A croire la dame, il a fallu plusieurs ateliers à son organisation pour cerner pourquoi la femme n’était pas bien représentée dans les instances de prise des décisions à l’issue des élections de 2006. Les femmes ont finalement constaté que la loi électorale ne leur était pas favorable ainsi que le système électoral mis en place. Pour donner plus de chances aux femmes aux élections de 2011, le Cadre permanent de concertation de la femme congolaise a procédé à une relecture de la loi électorale de 2006 afin de corriger les irrégularités et peaufiner des stratégies pour apporter des amendements dans la loi électorale de 2011. «Tout ce travail n’a pas permis aux femmes d’atteindre l’objectif final qu’elles visaient, à savoir l’application de la parité homme/femme sur les listes électorales.

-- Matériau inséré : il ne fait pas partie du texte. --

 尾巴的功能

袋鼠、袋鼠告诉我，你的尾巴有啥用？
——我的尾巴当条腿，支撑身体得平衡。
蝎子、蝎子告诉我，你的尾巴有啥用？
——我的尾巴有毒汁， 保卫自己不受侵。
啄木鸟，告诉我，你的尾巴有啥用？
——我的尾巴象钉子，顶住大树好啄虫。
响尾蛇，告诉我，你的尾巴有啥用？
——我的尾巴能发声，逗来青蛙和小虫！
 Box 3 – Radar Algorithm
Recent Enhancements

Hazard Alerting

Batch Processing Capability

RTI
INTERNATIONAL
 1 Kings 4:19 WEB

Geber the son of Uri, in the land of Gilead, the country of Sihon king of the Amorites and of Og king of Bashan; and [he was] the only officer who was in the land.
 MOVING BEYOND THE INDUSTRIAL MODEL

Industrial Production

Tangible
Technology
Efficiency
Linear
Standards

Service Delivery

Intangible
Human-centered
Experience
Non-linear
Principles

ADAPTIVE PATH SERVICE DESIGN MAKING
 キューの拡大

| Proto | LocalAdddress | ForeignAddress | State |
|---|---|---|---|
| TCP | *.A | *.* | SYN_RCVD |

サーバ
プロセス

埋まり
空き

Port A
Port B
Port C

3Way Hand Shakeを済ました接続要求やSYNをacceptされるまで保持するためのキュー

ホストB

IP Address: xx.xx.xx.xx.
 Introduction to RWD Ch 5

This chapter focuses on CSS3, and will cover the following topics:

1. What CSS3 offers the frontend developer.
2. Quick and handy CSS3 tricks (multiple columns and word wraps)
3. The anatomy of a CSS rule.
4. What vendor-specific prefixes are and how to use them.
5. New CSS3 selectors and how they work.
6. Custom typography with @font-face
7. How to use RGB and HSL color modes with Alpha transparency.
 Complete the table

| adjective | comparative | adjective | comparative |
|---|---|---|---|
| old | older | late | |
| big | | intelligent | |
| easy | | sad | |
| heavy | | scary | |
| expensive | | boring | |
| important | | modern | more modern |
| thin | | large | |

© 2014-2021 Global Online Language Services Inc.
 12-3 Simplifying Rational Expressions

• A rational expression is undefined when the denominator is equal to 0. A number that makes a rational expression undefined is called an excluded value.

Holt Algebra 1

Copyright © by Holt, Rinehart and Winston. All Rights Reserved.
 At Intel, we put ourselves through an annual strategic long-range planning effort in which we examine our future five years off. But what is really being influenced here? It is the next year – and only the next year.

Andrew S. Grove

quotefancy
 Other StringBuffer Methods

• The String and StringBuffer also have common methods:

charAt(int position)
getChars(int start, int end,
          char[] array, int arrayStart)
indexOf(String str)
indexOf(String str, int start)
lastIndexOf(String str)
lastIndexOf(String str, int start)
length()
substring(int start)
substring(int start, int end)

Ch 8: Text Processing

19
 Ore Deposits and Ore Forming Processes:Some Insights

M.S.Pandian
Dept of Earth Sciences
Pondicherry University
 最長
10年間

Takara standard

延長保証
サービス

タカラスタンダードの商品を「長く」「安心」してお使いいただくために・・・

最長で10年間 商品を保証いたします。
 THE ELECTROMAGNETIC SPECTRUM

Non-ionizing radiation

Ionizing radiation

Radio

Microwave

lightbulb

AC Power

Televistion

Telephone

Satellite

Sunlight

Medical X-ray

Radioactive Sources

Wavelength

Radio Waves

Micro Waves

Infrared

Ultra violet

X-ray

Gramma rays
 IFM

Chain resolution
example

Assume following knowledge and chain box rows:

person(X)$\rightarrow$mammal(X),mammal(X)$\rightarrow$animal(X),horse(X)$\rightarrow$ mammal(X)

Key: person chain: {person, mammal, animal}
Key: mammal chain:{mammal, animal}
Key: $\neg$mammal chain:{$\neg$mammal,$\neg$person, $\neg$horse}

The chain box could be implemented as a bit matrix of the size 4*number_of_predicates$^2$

Malgré cette déception, Félicité Nkanku invite les femmes à ne pas baisser les bras, à ne pas s’avouer vaincues. «Nous devons continuer à nous battre, notamment en sensibilisant la femme à voter femme lors de prochaines échéances électorales», a-t-elle déclaré.
A titre de rappel, signalons que constituant plus de 50% de l’électorat en Rd Congo, les femmes n’ont obtenu que 42 sièges sur 500 à  l’Assemblée nationale, soit 8,4%, et 5 sièges sur 100 au Senat, soit 4,63%. 

C’est à un véritable défi que l’interlocutrice de la presse convie les Congolaises. Même si la femme constitue le plus grand électorat en Rd Congo, elle sert plus les hommes que les femmes. A quelques mois des élections, les organisations féminines ont du pain sur la planche pour convaincre les Congolaises à voter femme. Une tâche qui n’est pas facile au regard de ce qu’attendent les électrices et les électeurs en Rd Congo. Il suffit d’un polo, une bouteille de bière, un képi, une boite de sardines ou même un petit savon pour donner leurs voix sans chercher à jeter un regard curieux sur le programme politique du candidat.
Sensibiliser la femme à voter femme ne suffit pas. Les organisations féminines doivent aussi penser à sensibiliser la femme candidate à être plus combative, plus communicative et plus convaincante qu’elle ne l’était en  2006 dans l’arène électorale.  Elles doivent aussi avoir le courage de se présenter comme indépendantes si elles ne sont pas prises en compte dans les listes électorales des partis politiques.